◆ Direction ◆
Reproduce the text of each of the entries below verbatim, leaving out the pictures.

** BEGIN Material provided **

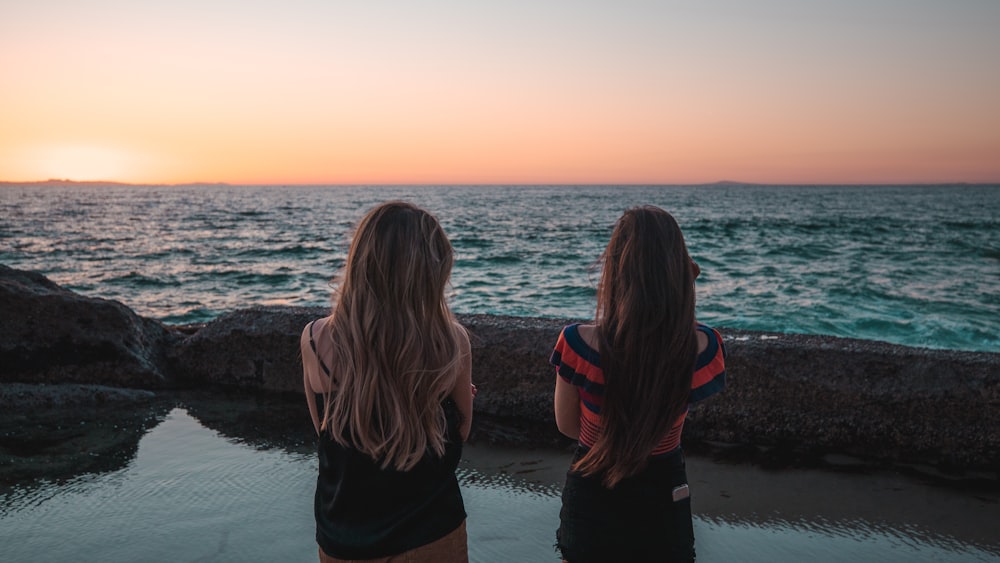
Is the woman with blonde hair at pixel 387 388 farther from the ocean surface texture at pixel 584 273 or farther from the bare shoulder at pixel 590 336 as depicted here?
the ocean surface texture at pixel 584 273

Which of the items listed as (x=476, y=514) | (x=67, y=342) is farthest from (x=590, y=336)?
(x=67, y=342)

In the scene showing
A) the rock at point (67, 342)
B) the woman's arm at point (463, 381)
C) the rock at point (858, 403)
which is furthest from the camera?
the rock at point (67, 342)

** END Material provided **

◆ Solution below ◆
Is the woman with blonde hair at pixel 387 388 farther from the ocean surface texture at pixel 584 273 or farther from the bare shoulder at pixel 590 336 as depicted here?
the ocean surface texture at pixel 584 273

Which of the items listed as (x=476, y=514) | (x=67, y=342) is farthest from (x=590, y=336)?
(x=67, y=342)

In the scene showing
A) the rock at point (67, 342)
B) the woman's arm at point (463, 381)
C) the rock at point (858, 403)
which is furthest from the camera?
the rock at point (67, 342)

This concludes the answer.